## THE REQUEST:
Find every line in the entries below that contains the word "distance", and copy each of those lines.
[start of DATA LISTING]
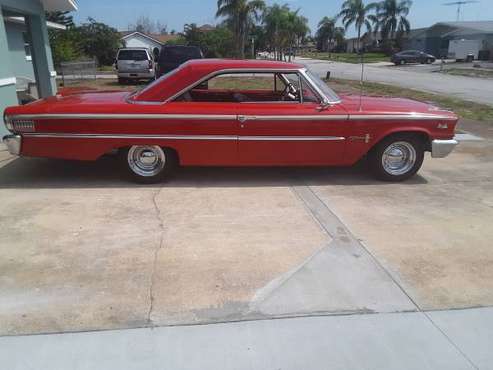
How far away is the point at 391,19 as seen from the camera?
75.4 metres

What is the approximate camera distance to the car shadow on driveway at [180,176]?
19.6 feet

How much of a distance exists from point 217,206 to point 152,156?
1272mm

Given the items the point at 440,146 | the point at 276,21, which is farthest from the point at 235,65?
the point at 276,21

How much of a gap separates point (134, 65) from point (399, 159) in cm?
1793

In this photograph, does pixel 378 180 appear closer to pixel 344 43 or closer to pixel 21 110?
[end of DATA LISTING]
## RESPONSE:
What is the approximate camera distance to the car shadow on driveway at [180,176]?
How much of a distance exists from point 217,206 to point 152,156?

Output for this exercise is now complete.